Data for the task:
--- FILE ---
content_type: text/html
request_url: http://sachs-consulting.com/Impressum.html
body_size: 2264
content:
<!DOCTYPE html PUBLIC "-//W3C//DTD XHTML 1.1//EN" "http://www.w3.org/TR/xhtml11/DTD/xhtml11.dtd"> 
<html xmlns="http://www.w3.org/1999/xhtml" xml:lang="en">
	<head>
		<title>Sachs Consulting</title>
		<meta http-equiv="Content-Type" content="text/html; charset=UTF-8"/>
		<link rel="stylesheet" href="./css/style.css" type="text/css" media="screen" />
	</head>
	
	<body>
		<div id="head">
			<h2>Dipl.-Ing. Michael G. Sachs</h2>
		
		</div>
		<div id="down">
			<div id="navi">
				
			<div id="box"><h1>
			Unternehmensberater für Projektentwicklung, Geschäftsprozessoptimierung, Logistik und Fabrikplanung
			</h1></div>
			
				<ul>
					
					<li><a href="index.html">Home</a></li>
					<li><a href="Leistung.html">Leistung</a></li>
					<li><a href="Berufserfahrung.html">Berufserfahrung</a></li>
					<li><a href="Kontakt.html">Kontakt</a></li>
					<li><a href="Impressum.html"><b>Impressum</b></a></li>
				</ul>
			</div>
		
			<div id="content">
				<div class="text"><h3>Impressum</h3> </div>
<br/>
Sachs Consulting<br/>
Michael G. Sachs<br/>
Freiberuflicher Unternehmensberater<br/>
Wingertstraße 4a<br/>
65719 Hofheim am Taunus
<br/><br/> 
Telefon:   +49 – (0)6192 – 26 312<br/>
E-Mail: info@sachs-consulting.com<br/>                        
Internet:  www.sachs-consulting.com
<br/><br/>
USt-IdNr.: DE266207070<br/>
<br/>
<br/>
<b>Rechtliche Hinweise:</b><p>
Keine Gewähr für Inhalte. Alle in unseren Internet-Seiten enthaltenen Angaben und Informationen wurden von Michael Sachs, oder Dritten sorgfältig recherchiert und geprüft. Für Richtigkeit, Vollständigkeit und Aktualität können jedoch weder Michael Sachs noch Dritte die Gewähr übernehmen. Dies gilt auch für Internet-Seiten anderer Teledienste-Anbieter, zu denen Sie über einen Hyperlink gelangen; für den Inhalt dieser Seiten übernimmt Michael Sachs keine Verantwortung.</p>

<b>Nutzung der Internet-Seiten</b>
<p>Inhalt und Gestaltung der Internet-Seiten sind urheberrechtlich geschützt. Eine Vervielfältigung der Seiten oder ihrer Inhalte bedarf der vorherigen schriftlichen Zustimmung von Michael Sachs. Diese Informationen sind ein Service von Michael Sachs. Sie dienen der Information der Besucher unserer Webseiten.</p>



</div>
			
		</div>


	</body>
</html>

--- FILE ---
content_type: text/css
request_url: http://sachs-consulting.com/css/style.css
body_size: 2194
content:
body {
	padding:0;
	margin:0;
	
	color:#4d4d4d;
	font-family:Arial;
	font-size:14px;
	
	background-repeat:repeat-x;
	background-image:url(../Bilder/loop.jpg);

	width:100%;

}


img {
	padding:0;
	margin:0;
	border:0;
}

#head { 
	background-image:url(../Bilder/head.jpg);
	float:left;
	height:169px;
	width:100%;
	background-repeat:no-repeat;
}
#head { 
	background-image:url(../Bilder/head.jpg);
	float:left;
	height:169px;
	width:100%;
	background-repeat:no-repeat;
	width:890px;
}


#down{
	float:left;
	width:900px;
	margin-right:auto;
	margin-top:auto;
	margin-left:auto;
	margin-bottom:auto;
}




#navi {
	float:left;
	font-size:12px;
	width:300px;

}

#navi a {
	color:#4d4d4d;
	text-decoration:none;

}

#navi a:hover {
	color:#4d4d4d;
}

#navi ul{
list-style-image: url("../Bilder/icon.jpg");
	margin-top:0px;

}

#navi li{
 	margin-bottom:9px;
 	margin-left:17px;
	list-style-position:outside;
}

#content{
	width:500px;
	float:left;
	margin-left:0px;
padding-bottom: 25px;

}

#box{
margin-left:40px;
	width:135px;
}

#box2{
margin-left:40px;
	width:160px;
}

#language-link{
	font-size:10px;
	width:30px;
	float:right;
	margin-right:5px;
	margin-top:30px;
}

Your task: Report every line of the records that contains the word "style".

Task solution:
		<link rel="stylesheet" href="./css/style.css" type="text/css" media="screen" />
request_url: http://sachs-consulting.com/css/style.css
list-style-image: url("../Bilder/icon.jpg");
	list-style-position:outside;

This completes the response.